Rumoured private sector IR35 reform top contractors' concerns.

Words, hubbul

As speculation surrounding potential private sector IR35 reform gains momentum, 48% of UK contractors have revealed that it is currently their number one business concern.

While public sector bodies and recruitment agencies slowly get to grips with recent changes to IR35 in the public sector, speculation is mounting that similar changes will be rolled out into the private sector before long.

New research carried out by contractor tax adviser, Qdos Contractor, has revealed that ongoing uncertainty around the long-term future of IR35 is in fact having a negative impact on UK contractors.

The survey, with 777 respondents concluded that just under half (48%) of contractors are most worried by the potential prospect of public sector IR35 reform, outstripping the 18% of contractors who fear increasing competition for contracts by a telling 30%.

17% of independent workers surveyed place the lack of support for the self-employed as their top business concern, while 10% revealed recent public sector IR35 reform is the biggest threat to their business. Just 7% listed other concerns such as Brexit, declining day-rates and issues surrounding scaling up as a business as their biggest worry. 

That almost one in two independent workers have voiced mounting concern over the future of IR35 suggests clarity is needed, explained Qdos Contractor CEO, Seb Maley.

“While murmurs surrounding any changes to private sector IR35 remain rumours at this stage, we urge the Government to learn from previous mistakes and quickly end any confusion and uncertainty on the matter.

“Economically and socially speaking, freelancers and contractors are vital to the UK. They should not be left in the dark. Recent changes to public sector IR35 caused panic among contractors, public sector engagers and agencies. And while the dust has somewhat settled as hirers begin to get to grips with reform, a repeat performance in the private sector would not be wise.”

While private sector reform would be not be popular among contractors, the largest proportion (36%) would not be deterred from working independently, should speculated changes be confirmed. This should give the UK Government food for thought, stated Seb Maley.

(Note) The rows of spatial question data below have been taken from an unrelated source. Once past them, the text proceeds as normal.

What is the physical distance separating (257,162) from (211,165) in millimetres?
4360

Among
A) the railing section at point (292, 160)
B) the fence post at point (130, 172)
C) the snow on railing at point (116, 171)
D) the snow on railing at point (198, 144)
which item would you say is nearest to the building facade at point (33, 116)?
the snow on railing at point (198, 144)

“It does however speak volumes of UK contracting that the largest proportion of contractors would continue working this way regardless of any potential changes to private sector IR35. The vast majority of the UK’s independent workforce choose to work this way for the freedom and control it brings, rather than any tax advantages.”

The overriding message from leading industry voices is that potential reform to the private sector can in fact be managed. However, this hasn’t stopped 33% of contractors from revealing that they would consider going employed should private sector reform be announced. The remaining 31% suggested they would look into alternative careers, emigrate to contract overseas or even consider an early retirement.

“One third of contractors surveyed revealed they would consider employment if private sector IR35 reform is enforced. This sends a clear, strong signal to Government that reform to private sector IR35 should be avoided,” added Maley.